This was my first try at the solution (really!), and there's a problem: 1000! has exactly 249 trailing zeros, not 472.

What did I do wrong? Oh, right, trailing zeros, and the above function counts all of the zeros. Let's try again:

public int countTrailingZeros (int n) {
    if (n < 10) {
	return 0;
    } else if (n % 10 == 0) {
        return 1 + countTrailingZeros (n / 10);
    } else {
	return 0 ;
    }   
}

rascal> countTrailingZeros(i);
int: 249

OK, so we're making progress.
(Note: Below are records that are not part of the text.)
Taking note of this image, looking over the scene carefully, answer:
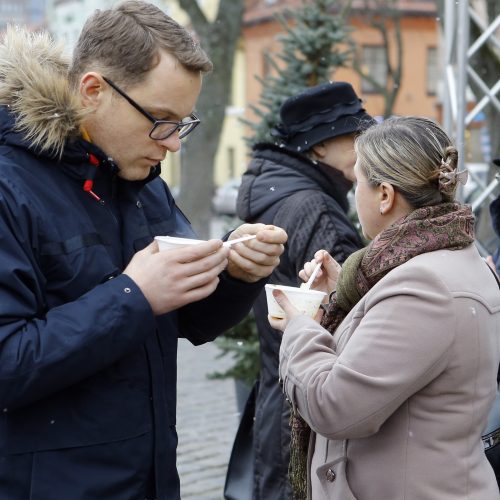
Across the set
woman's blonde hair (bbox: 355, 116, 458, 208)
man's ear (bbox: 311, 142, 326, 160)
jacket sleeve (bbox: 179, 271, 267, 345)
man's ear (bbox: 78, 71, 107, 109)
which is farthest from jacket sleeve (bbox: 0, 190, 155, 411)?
man's ear (bbox: 311, 142, 326, 160)

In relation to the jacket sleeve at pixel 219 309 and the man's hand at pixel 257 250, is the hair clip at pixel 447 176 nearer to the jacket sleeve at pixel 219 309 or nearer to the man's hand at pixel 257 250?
the man's hand at pixel 257 250

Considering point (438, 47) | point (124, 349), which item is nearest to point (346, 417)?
point (124, 349)

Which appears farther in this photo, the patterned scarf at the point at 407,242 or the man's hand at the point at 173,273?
the patterned scarf at the point at 407,242

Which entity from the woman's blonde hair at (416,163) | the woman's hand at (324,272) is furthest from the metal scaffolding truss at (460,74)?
the woman's blonde hair at (416,163)

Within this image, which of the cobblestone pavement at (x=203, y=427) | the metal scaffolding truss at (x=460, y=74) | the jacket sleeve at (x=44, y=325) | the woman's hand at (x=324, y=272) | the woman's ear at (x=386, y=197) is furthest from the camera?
the metal scaffolding truss at (x=460, y=74)

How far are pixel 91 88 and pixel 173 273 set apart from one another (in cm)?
55

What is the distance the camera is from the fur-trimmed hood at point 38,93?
7.18ft

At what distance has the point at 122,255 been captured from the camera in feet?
7.72

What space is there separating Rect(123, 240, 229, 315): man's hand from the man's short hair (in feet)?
1.57

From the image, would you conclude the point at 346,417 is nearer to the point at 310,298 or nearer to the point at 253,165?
the point at 310,298

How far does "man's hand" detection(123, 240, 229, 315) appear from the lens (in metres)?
2.10

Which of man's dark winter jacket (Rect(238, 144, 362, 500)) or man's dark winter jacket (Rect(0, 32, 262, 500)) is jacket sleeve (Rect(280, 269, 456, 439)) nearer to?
man's dark winter jacket (Rect(0, 32, 262, 500))

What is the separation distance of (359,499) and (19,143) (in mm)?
1299

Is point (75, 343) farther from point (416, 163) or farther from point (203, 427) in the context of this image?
point (203, 427)
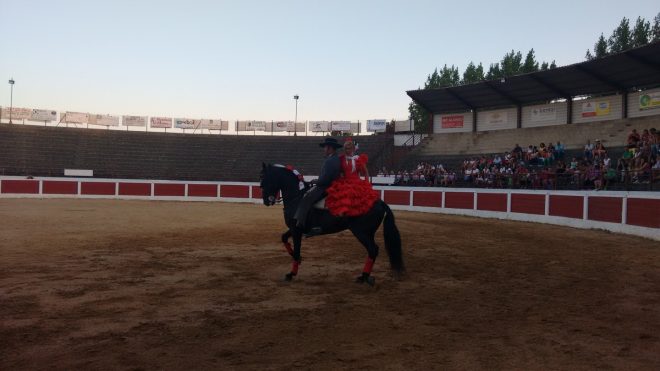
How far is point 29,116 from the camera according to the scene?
128ft

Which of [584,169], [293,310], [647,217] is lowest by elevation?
[293,310]

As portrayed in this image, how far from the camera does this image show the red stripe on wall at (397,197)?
23375mm

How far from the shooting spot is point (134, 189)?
28094 mm

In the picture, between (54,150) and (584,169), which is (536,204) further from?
(54,150)

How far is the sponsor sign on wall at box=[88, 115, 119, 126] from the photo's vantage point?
41969 mm

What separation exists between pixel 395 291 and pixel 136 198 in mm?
25357

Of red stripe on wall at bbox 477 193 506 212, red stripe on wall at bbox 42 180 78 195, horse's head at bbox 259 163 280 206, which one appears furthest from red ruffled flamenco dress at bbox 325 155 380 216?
red stripe on wall at bbox 42 180 78 195

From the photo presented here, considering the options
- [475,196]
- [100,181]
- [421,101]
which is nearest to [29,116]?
[100,181]

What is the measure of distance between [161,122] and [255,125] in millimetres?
8944

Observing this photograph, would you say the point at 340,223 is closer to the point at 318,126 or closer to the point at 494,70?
the point at 318,126

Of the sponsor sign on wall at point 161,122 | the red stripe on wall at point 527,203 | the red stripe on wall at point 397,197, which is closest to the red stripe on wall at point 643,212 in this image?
the red stripe on wall at point 527,203

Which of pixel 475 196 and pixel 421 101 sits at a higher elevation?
pixel 421 101

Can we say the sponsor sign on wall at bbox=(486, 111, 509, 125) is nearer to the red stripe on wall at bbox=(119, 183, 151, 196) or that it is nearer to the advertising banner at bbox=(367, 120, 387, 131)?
the advertising banner at bbox=(367, 120, 387, 131)

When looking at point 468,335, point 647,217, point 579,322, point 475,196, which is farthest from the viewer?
point 475,196
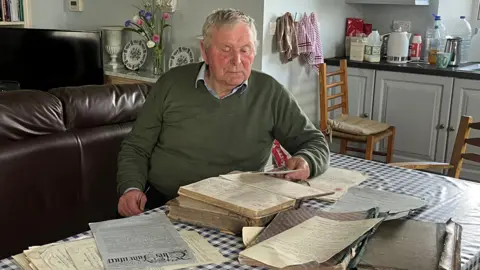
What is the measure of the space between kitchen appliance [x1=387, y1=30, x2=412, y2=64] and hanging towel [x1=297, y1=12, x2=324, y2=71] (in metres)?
0.53

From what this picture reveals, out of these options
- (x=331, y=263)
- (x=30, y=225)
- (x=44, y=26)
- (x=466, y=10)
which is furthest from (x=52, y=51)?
(x=331, y=263)

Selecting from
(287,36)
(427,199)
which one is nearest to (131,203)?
(427,199)

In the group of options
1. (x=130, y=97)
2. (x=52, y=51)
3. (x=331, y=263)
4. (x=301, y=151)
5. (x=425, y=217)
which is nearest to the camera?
(x=331, y=263)

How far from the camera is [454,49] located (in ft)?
13.0

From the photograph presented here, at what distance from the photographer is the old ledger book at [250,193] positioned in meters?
1.37

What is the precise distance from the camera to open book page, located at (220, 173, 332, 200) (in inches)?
59.2

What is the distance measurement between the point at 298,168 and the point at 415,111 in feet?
8.40

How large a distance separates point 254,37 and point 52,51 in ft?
8.72

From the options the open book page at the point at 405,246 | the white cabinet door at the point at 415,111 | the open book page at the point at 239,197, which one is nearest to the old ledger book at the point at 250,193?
the open book page at the point at 239,197

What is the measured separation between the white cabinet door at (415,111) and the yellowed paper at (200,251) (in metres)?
2.91

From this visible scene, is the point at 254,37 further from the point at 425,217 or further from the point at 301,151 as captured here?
the point at 425,217

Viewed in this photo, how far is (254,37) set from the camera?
1.85 metres

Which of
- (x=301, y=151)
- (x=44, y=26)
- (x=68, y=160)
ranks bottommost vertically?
(x=68, y=160)

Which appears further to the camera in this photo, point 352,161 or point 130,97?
point 130,97
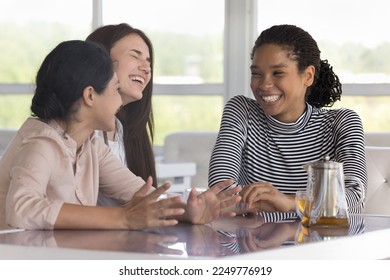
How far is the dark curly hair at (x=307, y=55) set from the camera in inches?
110

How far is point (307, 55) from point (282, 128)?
24 cm

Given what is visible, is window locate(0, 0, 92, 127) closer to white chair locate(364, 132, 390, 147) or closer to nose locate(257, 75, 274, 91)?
white chair locate(364, 132, 390, 147)

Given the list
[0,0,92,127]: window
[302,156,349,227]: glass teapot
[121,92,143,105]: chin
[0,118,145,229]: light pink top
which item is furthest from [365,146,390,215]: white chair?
[0,0,92,127]: window

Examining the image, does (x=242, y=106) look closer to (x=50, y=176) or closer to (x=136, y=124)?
(x=136, y=124)

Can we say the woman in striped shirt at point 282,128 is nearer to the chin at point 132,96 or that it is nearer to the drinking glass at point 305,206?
the chin at point 132,96

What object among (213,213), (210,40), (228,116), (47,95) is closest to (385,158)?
(228,116)

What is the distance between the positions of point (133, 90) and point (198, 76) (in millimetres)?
3137

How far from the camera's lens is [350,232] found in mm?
1912

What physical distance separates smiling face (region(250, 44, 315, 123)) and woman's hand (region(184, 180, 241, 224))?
677 millimetres

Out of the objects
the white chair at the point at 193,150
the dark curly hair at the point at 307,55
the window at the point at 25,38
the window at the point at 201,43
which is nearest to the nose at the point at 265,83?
the dark curly hair at the point at 307,55

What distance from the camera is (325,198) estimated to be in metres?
1.97

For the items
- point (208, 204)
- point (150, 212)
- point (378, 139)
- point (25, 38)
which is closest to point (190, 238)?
point (150, 212)

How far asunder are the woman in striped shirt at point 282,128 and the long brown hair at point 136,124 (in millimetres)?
232

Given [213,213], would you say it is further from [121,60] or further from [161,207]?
[121,60]
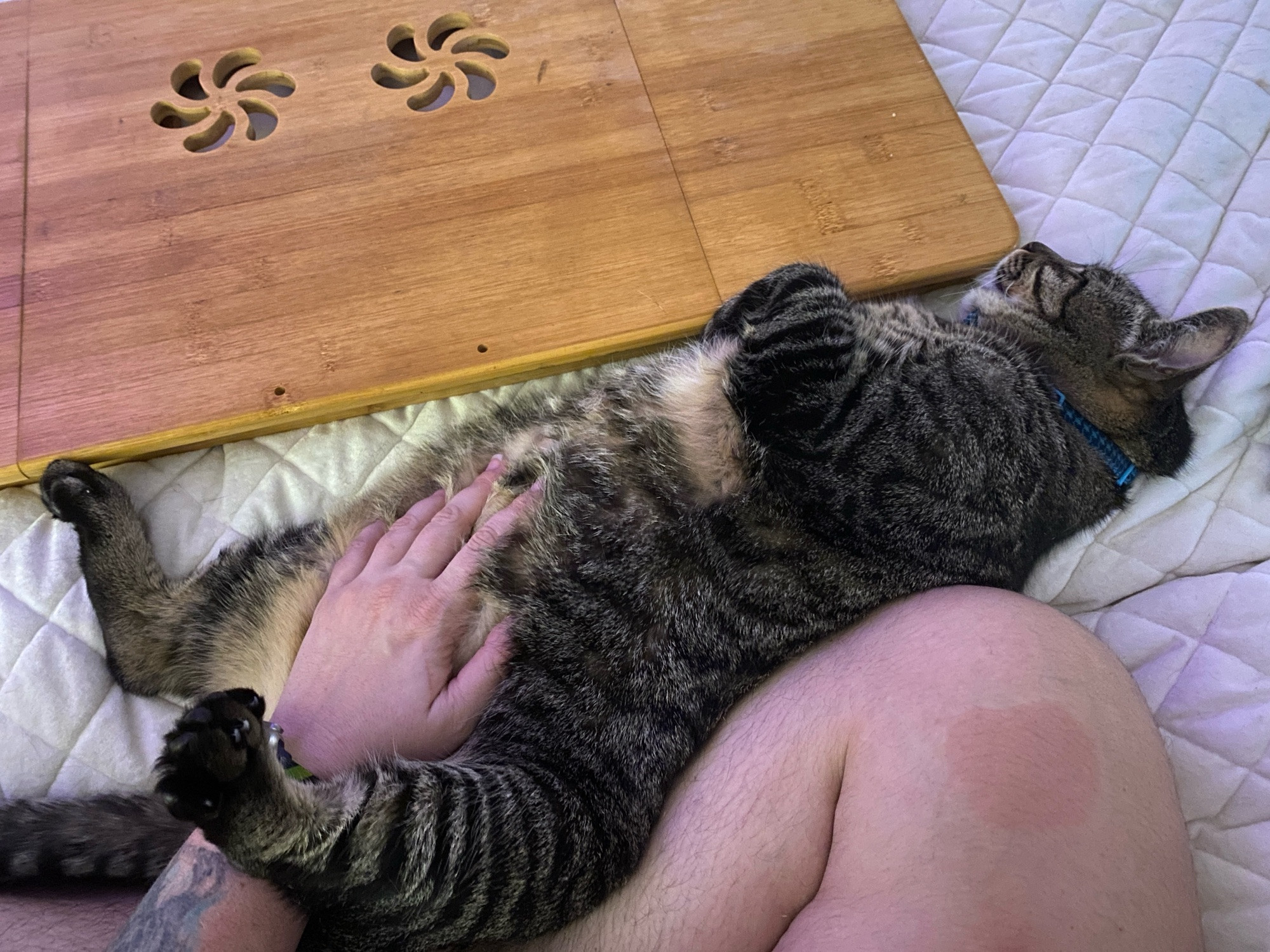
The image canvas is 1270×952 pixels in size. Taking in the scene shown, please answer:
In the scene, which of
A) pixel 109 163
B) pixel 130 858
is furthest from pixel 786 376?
pixel 109 163

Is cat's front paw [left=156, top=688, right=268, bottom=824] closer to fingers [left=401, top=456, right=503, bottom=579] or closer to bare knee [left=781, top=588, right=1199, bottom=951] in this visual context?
fingers [left=401, top=456, right=503, bottom=579]

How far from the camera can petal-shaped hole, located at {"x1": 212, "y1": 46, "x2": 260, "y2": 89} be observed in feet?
5.68

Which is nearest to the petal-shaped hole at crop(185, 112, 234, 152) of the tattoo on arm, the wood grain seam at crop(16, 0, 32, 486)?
the wood grain seam at crop(16, 0, 32, 486)

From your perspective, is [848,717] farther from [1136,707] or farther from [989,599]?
[1136,707]

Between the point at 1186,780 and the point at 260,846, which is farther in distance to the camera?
the point at 1186,780

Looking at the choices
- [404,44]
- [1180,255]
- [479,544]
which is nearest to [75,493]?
[479,544]

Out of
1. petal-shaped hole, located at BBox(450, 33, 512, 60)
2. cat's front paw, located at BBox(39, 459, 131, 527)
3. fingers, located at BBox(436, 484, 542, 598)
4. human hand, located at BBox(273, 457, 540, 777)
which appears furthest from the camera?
petal-shaped hole, located at BBox(450, 33, 512, 60)

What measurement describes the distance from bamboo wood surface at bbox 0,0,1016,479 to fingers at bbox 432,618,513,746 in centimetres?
55

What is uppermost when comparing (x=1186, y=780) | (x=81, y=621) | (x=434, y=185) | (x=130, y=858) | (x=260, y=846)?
(x=434, y=185)

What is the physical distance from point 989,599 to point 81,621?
4.89ft

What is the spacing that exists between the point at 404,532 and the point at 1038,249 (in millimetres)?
1303

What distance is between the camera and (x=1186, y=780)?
1275mm

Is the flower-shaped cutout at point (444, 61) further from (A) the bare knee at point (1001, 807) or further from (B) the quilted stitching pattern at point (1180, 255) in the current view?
(A) the bare knee at point (1001, 807)

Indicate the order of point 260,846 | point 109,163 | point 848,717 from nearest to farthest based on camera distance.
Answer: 1. point 260,846
2. point 848,717
3. point 109,163
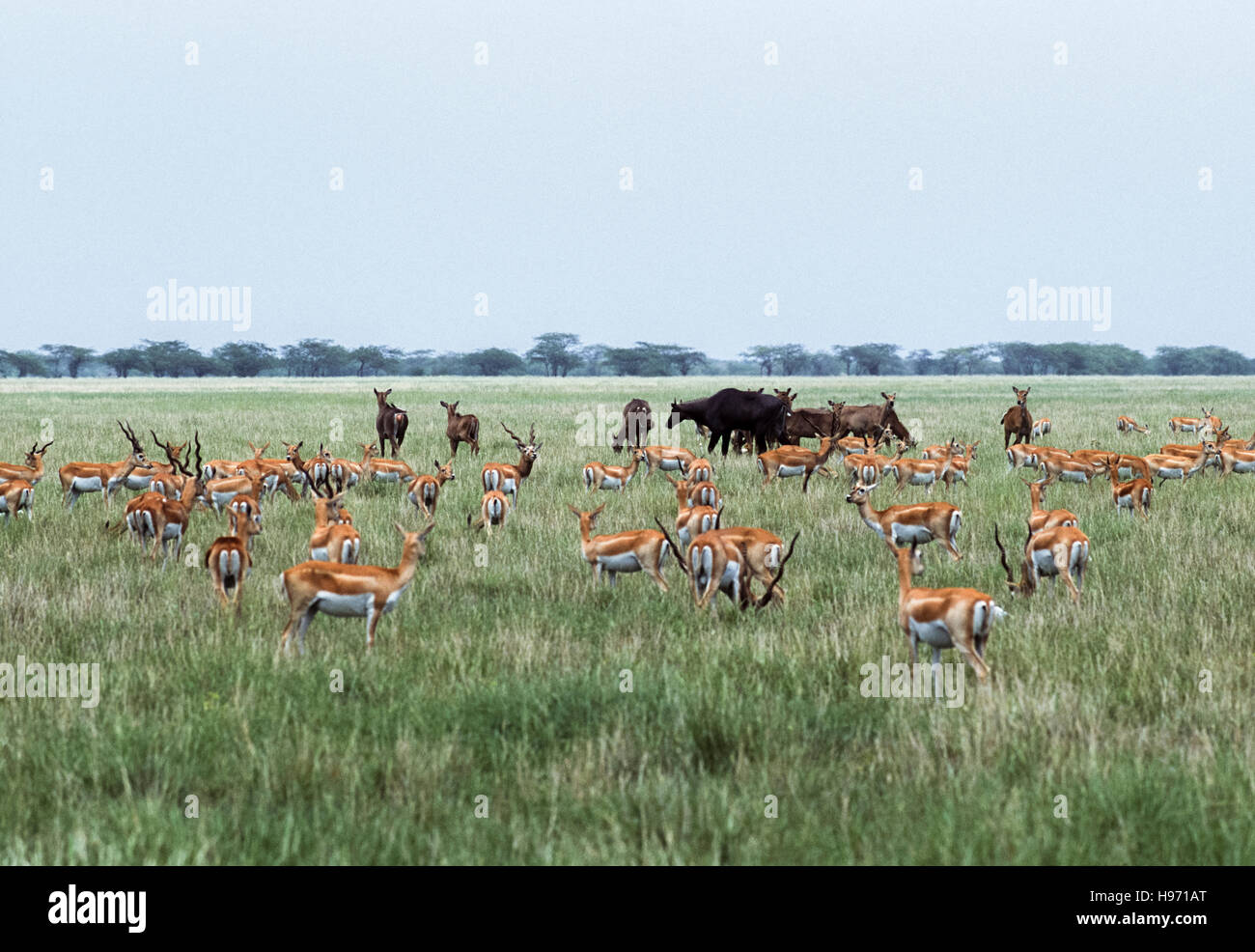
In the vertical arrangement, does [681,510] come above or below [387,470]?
below

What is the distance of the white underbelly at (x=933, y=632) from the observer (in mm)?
6203

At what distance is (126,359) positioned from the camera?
173m

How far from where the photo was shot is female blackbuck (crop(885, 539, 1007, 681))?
19.8ft

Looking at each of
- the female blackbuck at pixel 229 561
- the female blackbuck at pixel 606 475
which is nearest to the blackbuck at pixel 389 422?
the female blackbuck at pixel 606 475

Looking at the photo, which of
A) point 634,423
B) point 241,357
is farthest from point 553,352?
point 634,423

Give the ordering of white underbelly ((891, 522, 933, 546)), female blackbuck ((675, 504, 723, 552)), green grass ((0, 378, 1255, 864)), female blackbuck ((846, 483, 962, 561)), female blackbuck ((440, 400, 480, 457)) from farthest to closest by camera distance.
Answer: female blackbuck ((440, 400, 480, 457)) → white underbelly ((891, 522, 933, 546)) → female blackbuck ((846, 483, 962, 561)) → female blackbuck ((675, 504, 723, 552)) → green grass ((0, 378, 1255, 864))

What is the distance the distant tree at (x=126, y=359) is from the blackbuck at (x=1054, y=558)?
189 metres

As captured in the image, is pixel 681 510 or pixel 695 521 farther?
pixel 681 510

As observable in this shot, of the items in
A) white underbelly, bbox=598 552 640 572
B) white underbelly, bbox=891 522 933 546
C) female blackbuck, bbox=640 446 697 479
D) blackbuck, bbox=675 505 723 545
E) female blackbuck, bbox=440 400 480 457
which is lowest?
white underbelly, bbox=598 552 640 572

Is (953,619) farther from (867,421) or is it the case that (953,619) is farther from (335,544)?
(867,421)

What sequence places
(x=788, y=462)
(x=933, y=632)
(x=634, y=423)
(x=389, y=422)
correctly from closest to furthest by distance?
1. (x=933, y=632)
2. (x=788, y=462)
3. (x=389, y=422)
4. (x=634, y=423)

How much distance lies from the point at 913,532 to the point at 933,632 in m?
4.94

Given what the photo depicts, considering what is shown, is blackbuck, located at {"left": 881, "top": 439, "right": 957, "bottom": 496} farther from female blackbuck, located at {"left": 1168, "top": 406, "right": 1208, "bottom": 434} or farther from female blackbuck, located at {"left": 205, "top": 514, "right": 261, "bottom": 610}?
female blackbuck, located at {"left": 1168, "top": 406, "right": 1208, "bottom": 434}

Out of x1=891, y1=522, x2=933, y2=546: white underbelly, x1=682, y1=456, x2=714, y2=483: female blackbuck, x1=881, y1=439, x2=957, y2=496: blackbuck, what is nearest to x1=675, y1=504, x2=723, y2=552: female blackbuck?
x1=891, y1=522, x2=933, y2=546: white underbelly
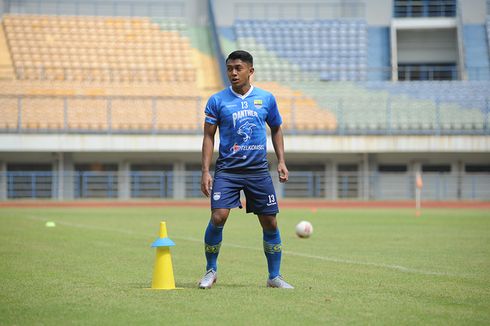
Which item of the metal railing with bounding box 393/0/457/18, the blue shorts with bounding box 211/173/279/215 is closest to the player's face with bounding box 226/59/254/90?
the blue shorts with bounding box 211/173/279/215

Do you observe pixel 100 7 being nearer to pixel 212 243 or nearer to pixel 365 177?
pixel 365 177

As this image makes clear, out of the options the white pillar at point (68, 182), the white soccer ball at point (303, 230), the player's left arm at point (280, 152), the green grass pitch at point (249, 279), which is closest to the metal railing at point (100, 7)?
the white pillar at point (68, 182)

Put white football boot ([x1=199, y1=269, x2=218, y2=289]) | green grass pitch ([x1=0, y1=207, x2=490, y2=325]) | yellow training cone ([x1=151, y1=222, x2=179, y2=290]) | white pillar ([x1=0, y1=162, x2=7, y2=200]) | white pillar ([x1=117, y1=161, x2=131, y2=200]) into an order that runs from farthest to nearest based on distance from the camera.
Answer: white pillar ([x1=117, y1=161, x2=131, y2=200]) < white pillar ([x1=0, y1=162, x2=7, y2=200]) < white football boot ([x1=199, y1=269, x2=218, y2=289]) < yellow training cone ([x1=151, y1=222, x2=179, y2=290]) < green grass pitch ([x1=0, y1=207, x2=490, y2=325])

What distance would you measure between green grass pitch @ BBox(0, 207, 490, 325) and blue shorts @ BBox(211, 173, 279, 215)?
763 mm

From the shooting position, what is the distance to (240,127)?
870cm

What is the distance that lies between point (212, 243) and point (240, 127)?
1.14 meters

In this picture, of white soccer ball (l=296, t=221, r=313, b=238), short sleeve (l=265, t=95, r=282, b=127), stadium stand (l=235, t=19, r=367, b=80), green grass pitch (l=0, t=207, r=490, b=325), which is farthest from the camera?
stadium stand (l=235, t=19, r=367, b=80)

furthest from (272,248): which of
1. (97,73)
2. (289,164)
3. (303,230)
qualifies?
(97,73)

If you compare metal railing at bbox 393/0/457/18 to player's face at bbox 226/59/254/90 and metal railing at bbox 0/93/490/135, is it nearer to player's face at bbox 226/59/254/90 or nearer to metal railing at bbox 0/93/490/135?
metal railing at bbox 0/93/490/135

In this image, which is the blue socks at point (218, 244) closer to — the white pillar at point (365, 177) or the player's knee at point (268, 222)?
the player's knee at point (268, 222)

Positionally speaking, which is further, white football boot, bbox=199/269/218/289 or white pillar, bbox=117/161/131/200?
white pillar, bbox=117/161/131/200

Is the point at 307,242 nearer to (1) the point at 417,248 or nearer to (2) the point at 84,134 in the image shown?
(1) the point at 417,248

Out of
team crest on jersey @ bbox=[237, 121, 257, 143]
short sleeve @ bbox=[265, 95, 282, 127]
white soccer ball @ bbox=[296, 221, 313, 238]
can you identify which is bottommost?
white soccer ball @ bbox=[296, 221, 313, 238]

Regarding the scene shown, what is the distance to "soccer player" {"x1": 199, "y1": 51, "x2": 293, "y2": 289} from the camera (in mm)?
8703
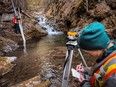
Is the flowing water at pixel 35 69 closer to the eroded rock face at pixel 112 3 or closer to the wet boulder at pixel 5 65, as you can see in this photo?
the wet boulder at pixel 5 65

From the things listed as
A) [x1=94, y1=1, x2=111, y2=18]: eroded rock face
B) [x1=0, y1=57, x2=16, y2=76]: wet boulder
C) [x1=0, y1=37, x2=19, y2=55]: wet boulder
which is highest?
[x1=94, y1=1, x2=111, y2=18]: eroded rock face

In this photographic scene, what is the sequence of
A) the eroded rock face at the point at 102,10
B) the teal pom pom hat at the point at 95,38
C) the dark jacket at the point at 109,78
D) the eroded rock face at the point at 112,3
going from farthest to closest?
the eroded rock face at the point at 102,10, the eroded rock face at the point at 112,3, the teal pom pom hat at the point at 95,38, the dark jacket at the point at 109,78

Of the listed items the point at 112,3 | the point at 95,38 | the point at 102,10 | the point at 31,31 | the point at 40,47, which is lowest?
the point at 40,47

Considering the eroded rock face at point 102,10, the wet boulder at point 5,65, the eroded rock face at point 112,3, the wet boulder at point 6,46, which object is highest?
the eroded rock face at point 112,3

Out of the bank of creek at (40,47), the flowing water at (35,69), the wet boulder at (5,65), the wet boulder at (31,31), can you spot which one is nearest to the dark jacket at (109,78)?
the bank of creek at (40,47)

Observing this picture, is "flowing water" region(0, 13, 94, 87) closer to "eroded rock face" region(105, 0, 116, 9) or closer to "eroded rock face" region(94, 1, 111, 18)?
"eroded rock face" region(94, 1, 111, 18)

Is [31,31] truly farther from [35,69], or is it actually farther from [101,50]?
[101,50]

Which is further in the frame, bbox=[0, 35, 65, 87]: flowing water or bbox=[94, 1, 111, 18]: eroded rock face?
bbox=[94, 1, 111, 18]: eroded rock face

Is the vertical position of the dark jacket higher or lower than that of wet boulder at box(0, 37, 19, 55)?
higher

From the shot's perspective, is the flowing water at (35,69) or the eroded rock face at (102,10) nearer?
the flowing water at (35,69)

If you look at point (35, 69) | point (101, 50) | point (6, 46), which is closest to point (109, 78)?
point (101, 50)

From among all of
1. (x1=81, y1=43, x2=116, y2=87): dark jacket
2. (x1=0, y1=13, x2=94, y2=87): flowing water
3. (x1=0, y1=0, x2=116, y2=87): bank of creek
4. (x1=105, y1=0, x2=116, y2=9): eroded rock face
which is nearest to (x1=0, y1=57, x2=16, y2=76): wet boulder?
(x1=0, y1=0, x2=116, y2=87): bank of creek

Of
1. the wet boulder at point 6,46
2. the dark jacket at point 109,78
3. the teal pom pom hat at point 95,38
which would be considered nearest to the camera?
the dark jacket at point 109,78

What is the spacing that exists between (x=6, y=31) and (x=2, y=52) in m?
5.39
Let's define another function to help us explore the data space:

public void printLastTwenty (int n){
    for(int i <- [n-19..n+1]) {
        println ("<i>! has <countTrailingZeros(fact(i))> trailing zeros.");
    }
}

rascal>printLastTwenty(1000);
981! has 243 trailing zeros.
982! has 243 trailing zeros.
983! has 243 trailing zeros.
984! has 243 trailing zeros.
985! has 244 trailing zeros.
986! has 244 trailing zeros.
987! has 244 trailing zeros.
988! has 244 trailing zeros.
989! has 244 trailing zeros.
990! has 245 trailing zeros.
991! has 245 trailing zeros.
992! has 245 trailing zeros.
993! has 245 trailing zeros.
994! has 245 trailing zeros.
995! has 246 trailing zeros.
996! has 246 trailing zeros.
997! has 246 trailing zeros.
998! has 246 trailing zeros.
999! has 246 trailing zeros.
1000! has 249 trailing zeros.
ok

So the pattern I see arising (confirmed by more playing that I won't show you) is that you add a zero every time N is divisible by 5. But sometimes you add more than one zero: 1000! adds three zeros.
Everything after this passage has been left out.